Circling back to the Elizabeth Warren situation. So many Indigenous people are getting trolled by people who seem to think that, in speaking up abt what Warren did, we are choosing trump or GOP, as if our existence is one or the other. 

That kind of trolling demonstrates a lack of understanding, or, a lack of care if there is some understanding. That kind of response isn't helpful to anyone. 

The response that is needed, is one that is issued after you've read Native writing(s) about identity--specifically right now--about Warren. To help with that, I'm creating a list: A Curated List of Native Responses to Elizabeth Warren 

When I was at U Illinois, we had a couple of instances of ppl making claims... and so we drafted a statement: Identity and Academic Integrity 

I'll be adding to this thread as I see other items that are of relevance. See Dr. Arica Coleman's article in Time magazine: and get her book, THAT THE BLOOD STAY PURE. (…)

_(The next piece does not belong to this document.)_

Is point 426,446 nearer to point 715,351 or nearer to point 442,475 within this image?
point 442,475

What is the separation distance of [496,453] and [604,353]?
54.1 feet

See Kim TallBear's threaded response to Zerlina Maxwell's remarks on MSNBC a few days ago:

See Ebony Elizabeth Thomas's thread, with its link to an article by Henry Louis Gates:

As noted in tweets 8, 11, and 12, being a citizen or enrolled in a tribal nation is messy. I'm glad to see threads from friends/colleagues who can add to my/our/your understandings. See Elissa Washuta's thread:
Being an enrolled citizen in a federally-recognized nation is not the only way to be Native. I do not think DNA is valid in determining Indigeneity, but I'm concerned about the reductive takes I'm seeing that equate Indigeneity to citizenship.

See Daniel Heath Justice's thread, too:
In the wake of the Elizabeth Warren debacle, let’s not forget another way in which racial logics have displaced kinship in our own politics and relations: the continuing struggle for Freedmen descendants to be recognized as enfranchised citizens and relatives in the Five Tribes.